Order of July 8, 2008, at f.n. 4. The Court of Appeals has held that "[d]eference to the bankruptcy court's findings is particularly appropriate when . . . the bankruptcy court presided over a bench trial in which witnesses testified and the court made credibility determinations." In re Official Committee Of Unsecured Creditors for Dornier Aviation (North America), Inc., 453 F.3d 225, 235 (4th Cir. 2006).
The court finds that the bankruptcy court's valuation of the debtor's life estate was consistent with North Carolina law. Further, the bankruptcy court's at-trial credibility determinations are entitled to deference, which is most appropriate where as here the bankruptcy court thoroughly explained the basis of its decision not to fully credit the evidence presented. The court, therefore, affirms the determination of the bankruptcy court concerning use of North Carolina's mortality tables in determining the life expectancy of the life tenant.
3. Use of Total Sales Price
Appellant next claims that it was error for the bankruptcy court to value the interests of the respective parties based on the total sales price. He contends that the court should have based its valuation on the what each individual interest would have brought on the open market if each interest were sold separately. Appellant's argument simply rehashes an earlier, unsupported argument that the debtor's interest should have been sold separately from the interests of the remaindermen.

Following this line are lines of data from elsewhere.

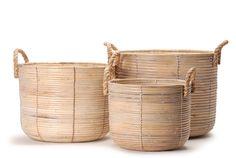 rattan basket // Καλάθι πιατέλα στρογγυλό ψηλό από rattan http://www.nicknack.gr/product/kalathi_piatela_stroggilo_psilo_rattan_kal_026616/b2c_baskets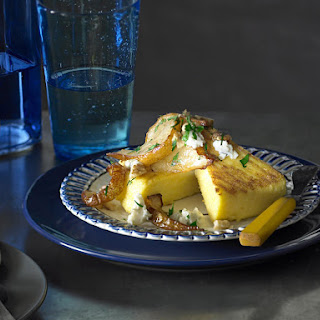 Grilled Polenta with Gorgonzola and Pear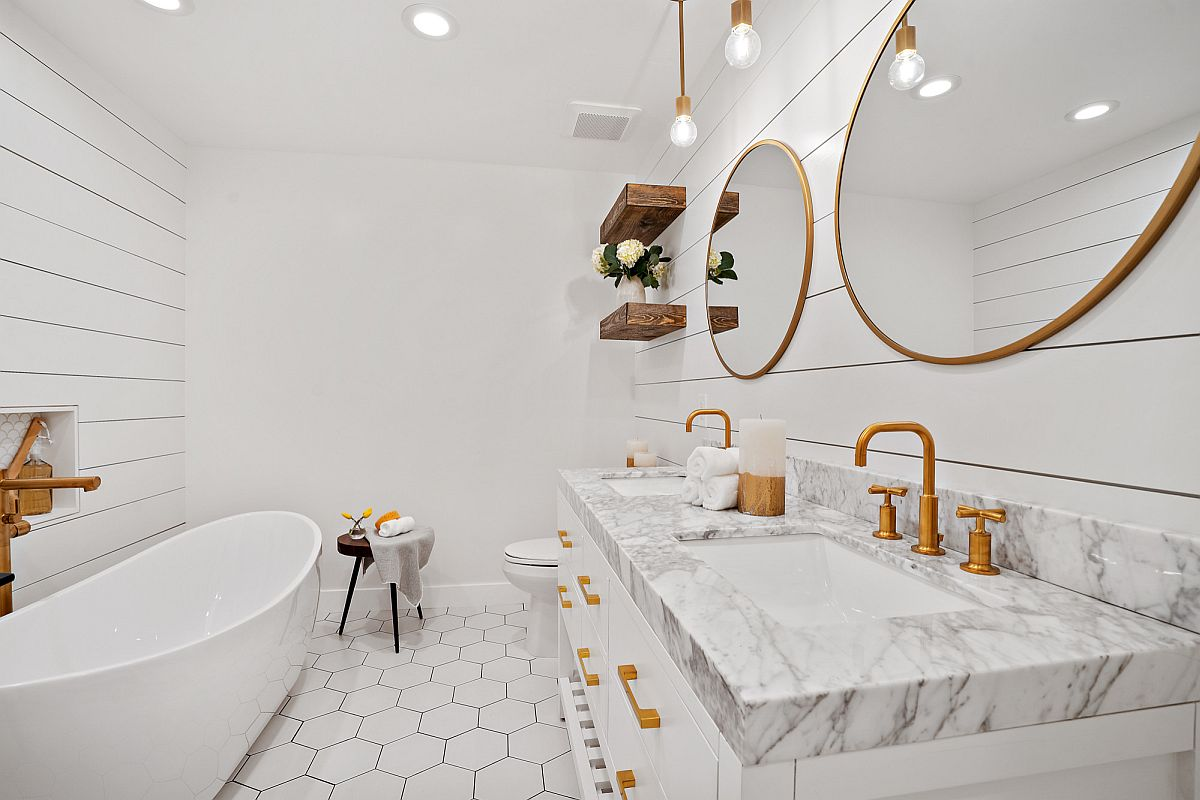 Pendant-lights-for-lighting-the-vanity-are-not-always-the-best-choice-15903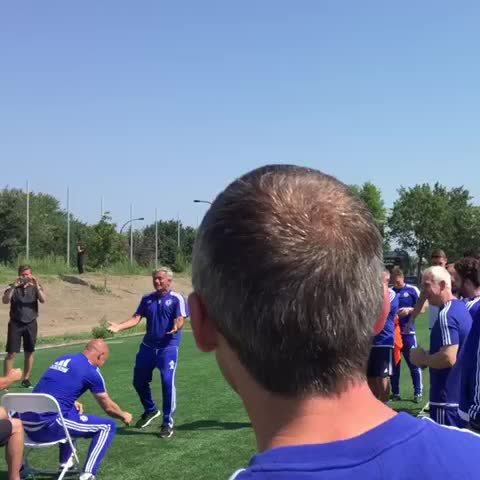 Vine by Chelsea FC - A quick practical joke before training! #CFCTour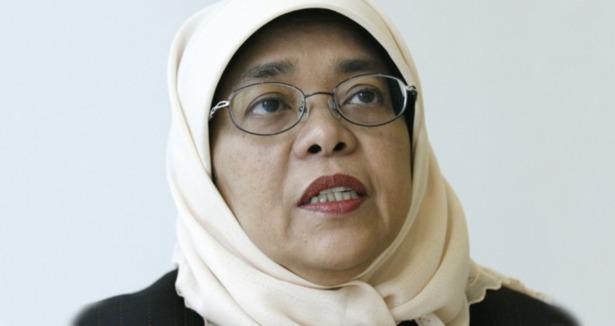 Singapur Meclisine Başörtülü Başkan Seçildi
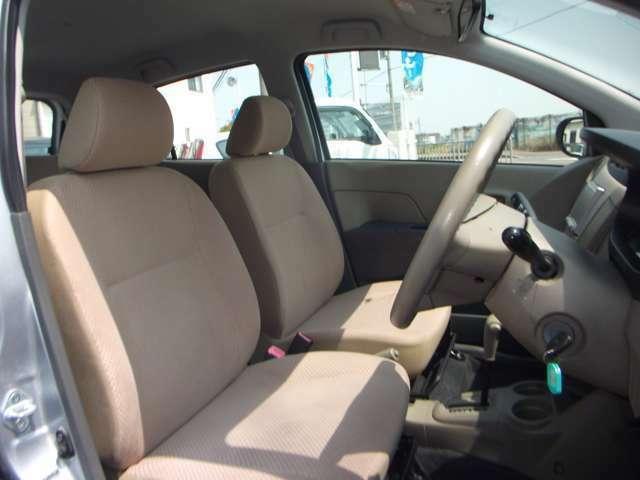 中古車両特有の汚れは取り除いてさっぱりしています。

Appellant's citation to In re Cain, 235 B.R. 812 (Bankr. M.D.N.C. 1998) is unavailing: while the bankruptcy court in Cain did value the respective estates separately, it did so in the context of determining debtor's exemption in property, which is not in issue here. Also, unlike this case, no sale had occurred in Cain and debtor therein was merely a remainderman and did not hold a life estate as did debtor in this case. The issue in Cain was whether the entire property could be sold where debtor did not have a present possessory interest in the home. Perhaps most importantly, in Cain, a sale of all interests would have dispossessed debtor's own mother of her life estate, forcing her to leave her own home; here, the sale of the home only dispossessed the debtor of his present possessory interest.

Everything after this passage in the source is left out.